■ What you have to do ■
Format the data between the lines holding "From among the" and "Answer: the distant", inclusive, as a two-column CSV with the headers text and answer. Put each text and its answer on one row, with each value in a single quoted field and any line breaks replaced by spaces.

■ Extracted information ■
**********
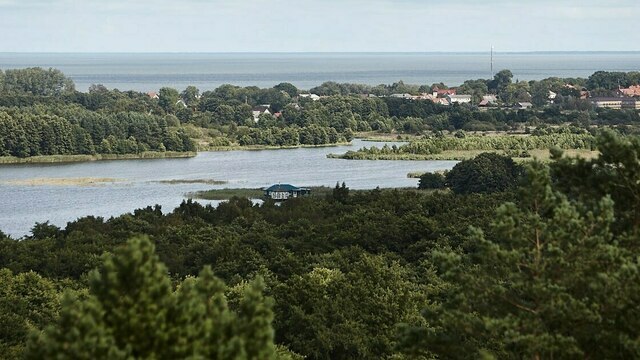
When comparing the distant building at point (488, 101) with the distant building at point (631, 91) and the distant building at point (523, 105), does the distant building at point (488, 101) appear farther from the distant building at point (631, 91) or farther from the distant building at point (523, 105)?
the distant building at point (631, 91)

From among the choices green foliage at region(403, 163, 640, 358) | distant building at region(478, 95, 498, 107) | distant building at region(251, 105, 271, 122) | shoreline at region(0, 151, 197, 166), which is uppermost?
green foliage at region(403, 163, 640, 358)

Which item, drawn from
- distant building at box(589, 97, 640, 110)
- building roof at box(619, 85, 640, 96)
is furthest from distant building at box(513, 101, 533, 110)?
building roof at box(619, 85, 640, 96)

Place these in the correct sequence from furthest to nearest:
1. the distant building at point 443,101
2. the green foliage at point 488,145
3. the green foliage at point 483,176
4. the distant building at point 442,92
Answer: the distant building at point 442,92 < the distant building at point 443,101 < the green foliage at point 488,145 < the green foliage at point 483,176

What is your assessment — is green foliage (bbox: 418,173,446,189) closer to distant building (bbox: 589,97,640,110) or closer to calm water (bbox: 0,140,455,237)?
calm water (bbox: 0,140,455,237)

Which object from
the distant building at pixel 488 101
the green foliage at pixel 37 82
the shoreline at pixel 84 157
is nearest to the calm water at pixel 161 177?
the shoreline at pixel 84 157

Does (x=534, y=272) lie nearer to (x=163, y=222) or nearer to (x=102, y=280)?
(x=102, y=280)

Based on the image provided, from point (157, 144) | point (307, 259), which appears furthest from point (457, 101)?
point (307, 259)

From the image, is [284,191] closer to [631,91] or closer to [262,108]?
[262,108]
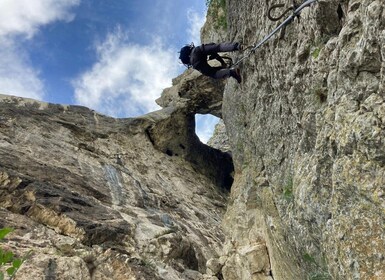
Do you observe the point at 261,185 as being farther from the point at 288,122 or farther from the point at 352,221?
the point at 352,221

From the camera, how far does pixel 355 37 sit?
23.7 ft

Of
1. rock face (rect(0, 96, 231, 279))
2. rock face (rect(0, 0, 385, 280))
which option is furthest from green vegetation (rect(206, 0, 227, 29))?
rock face (rect(0, 96, 231, 279))

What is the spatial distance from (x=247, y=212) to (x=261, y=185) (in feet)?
10.3

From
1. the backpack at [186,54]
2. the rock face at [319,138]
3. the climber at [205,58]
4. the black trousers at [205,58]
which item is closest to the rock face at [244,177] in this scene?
the rock face at [319,138]

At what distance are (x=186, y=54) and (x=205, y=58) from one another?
3.52 feet

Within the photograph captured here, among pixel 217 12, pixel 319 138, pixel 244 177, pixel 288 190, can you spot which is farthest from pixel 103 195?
pixel 217 12

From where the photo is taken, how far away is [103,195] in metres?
19.5

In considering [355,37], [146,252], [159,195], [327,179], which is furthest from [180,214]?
[355,37]

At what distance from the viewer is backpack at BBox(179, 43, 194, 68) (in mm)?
16781

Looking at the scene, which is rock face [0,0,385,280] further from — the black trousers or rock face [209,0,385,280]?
the black trousers

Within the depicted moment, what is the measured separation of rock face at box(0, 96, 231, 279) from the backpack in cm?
774

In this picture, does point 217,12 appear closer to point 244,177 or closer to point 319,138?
point 244,177

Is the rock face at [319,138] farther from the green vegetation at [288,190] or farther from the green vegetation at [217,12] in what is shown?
the green vegetation at [217,12]

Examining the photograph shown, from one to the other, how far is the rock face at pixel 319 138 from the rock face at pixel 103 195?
14.4 ft
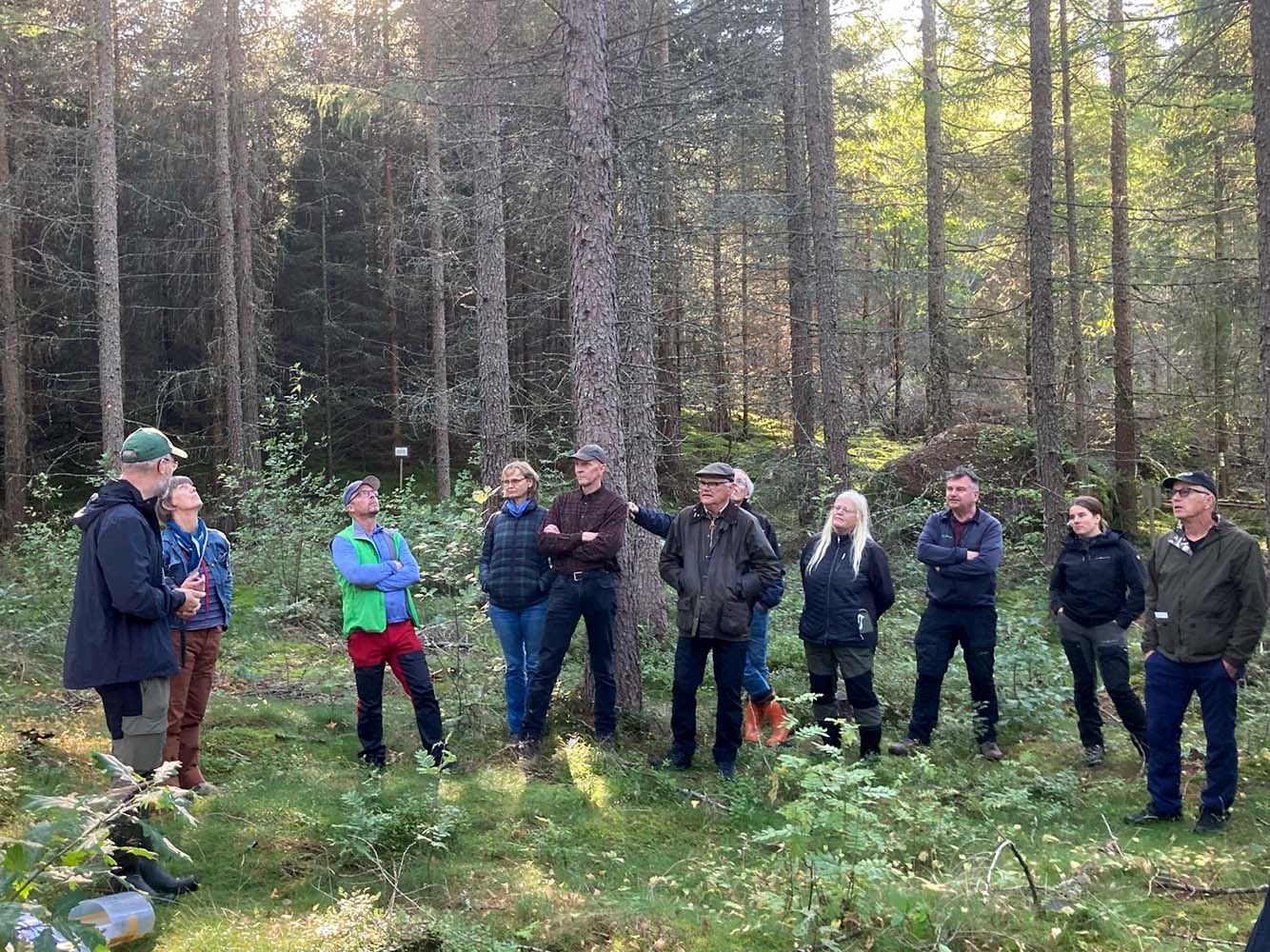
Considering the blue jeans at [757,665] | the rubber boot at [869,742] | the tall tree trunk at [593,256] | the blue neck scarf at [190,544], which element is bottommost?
the rubber boot at [869,742]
**********
■ Answer to the exercise ■
text,answer
"From among the choices green foliage at region(403, 163, 640, 358) | distant building at region(478, 95, 498, 107) | distant building at region(251, 105, 271, 122) | shoreline at region(0, 151, 197, 166), which is uppermost?","green foliage at region(403, 163, 640, 358)"
"Which item, drawn from - distant building at box(589, 97, 640, 110) - building roof at box(619, 85, 640, 96) is furthest from distant building at box(513, 101, 533, 110)?","building roof at box(619, 85, 640, 96)"
"Place these in the correct sequence from furthest to nearest: 1. the distant building at point 443,101 2. the green foliage at point 488,145 3. the green foliage at point 483,176 4. the distant building at point 442,92 Answer:","the distant building at point 442,92 < the distant building at point 443,101 < the green foliage at point 488,145 < the green foliage at point 483,176"